10.1 Maximal Margin Classifier

The maximal margin classifier is the optimal hyperplane defined in the (rare) case where two classes are linearly separable. Given an \(n \times p\) data matrix \(X\) with binary response variable defined as \(y \in [-1, 1]\) it might be possible to define a p-dimensional hyperplane \(h(X) = \beta_0 + \beta_1X_1 + \beta_2X_2 \dots + \beta_pX_p = x_i^T \beta + \beta_0 = 0\) such that all observations of each class fall on opposite sides of the hyperplane.
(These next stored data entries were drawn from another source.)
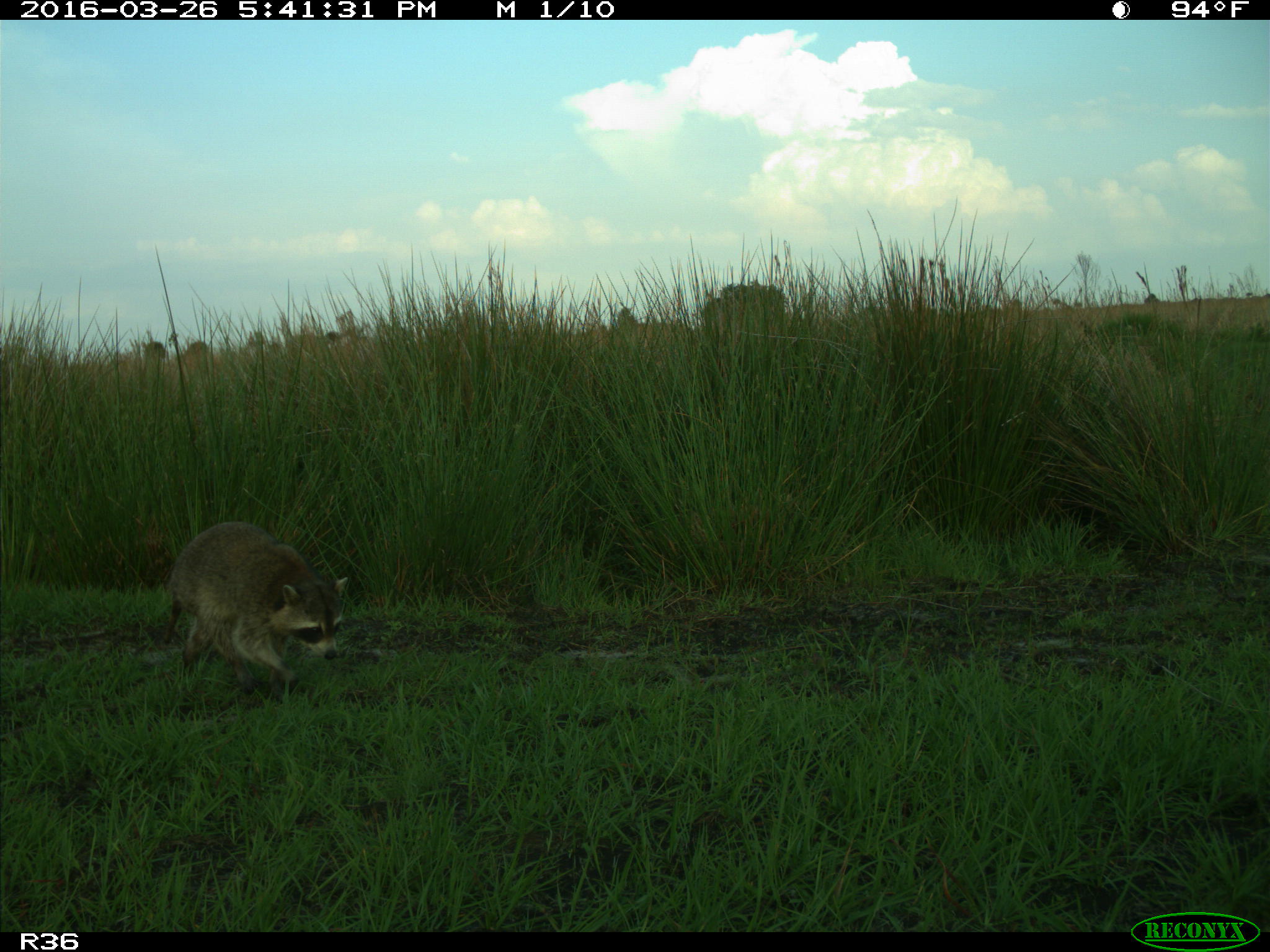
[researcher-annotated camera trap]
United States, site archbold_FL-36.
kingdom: Animalia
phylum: Chordata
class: Mammalia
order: Carnivora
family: Procyonidae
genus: Procyon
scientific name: Procyon lotor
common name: common raccoon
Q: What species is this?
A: Procyon lotor (common raccoon).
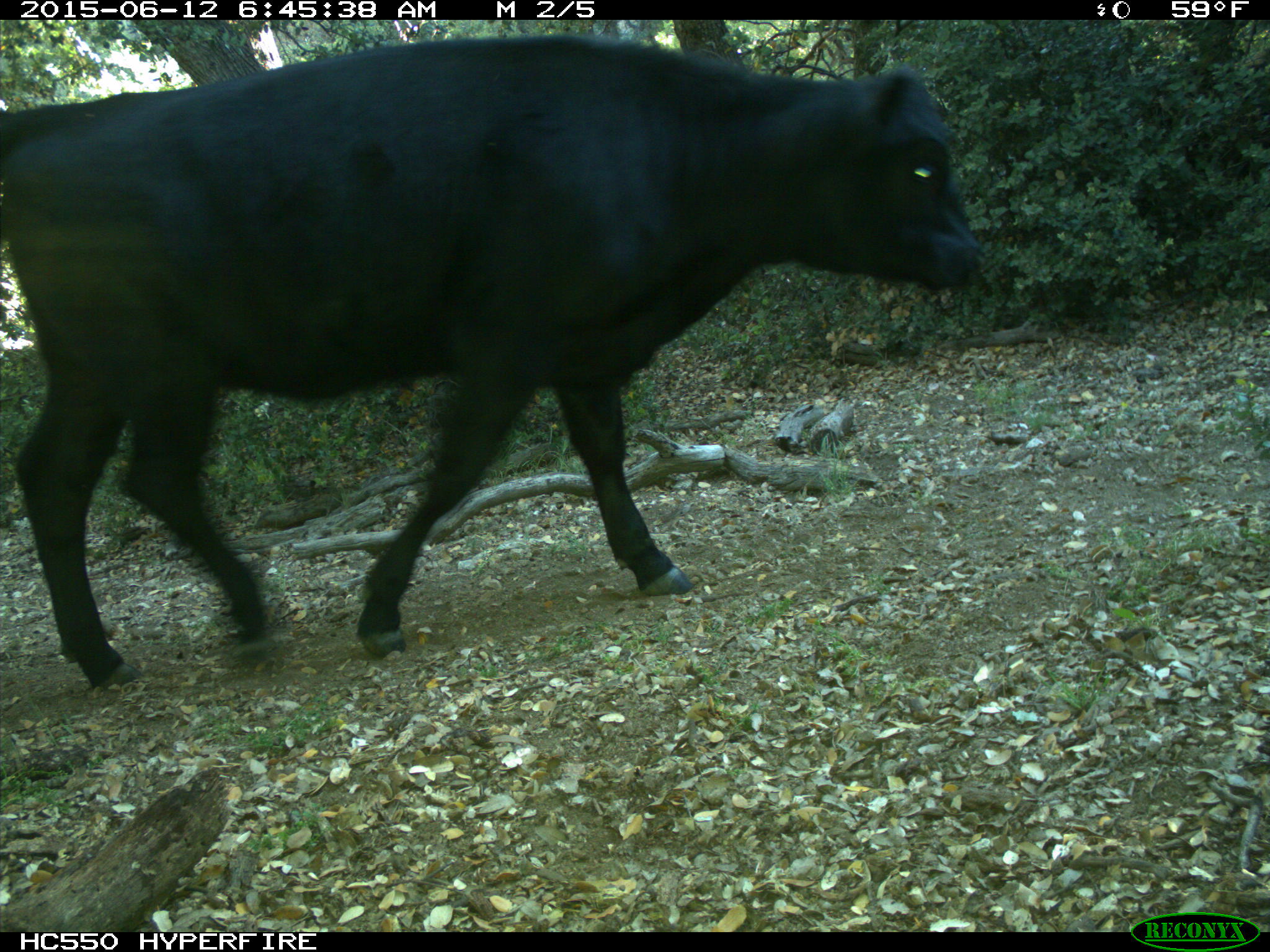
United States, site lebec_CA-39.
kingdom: Animalia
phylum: Chordata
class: Mammalia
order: Artiodactyla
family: Bovidae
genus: Bos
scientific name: Bos taurus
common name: domestic cow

This separating hyperplane has the property that if \(\beta\) is constrained to be a unit vector, \(||\beta|| = \sum\beta^2 = 1\), then the product of the hyperplane and response variables are positive perpendicular distances from the hyperplane, the smallest of which may be termed the hyperplane margin, \(M\),

\[y_i (x_i^{'} \beta + \beta_0) \ge M.\]

The maximal margin classifier is the hyperplane with the maximum margin. That is, \(\max \{M\}\) subject to \(||\beta|| = 1\). A separating hyperplane rarely exists. In fact, even if a separating hyperplane does exist, its resulting margin is probably undesirably narrow.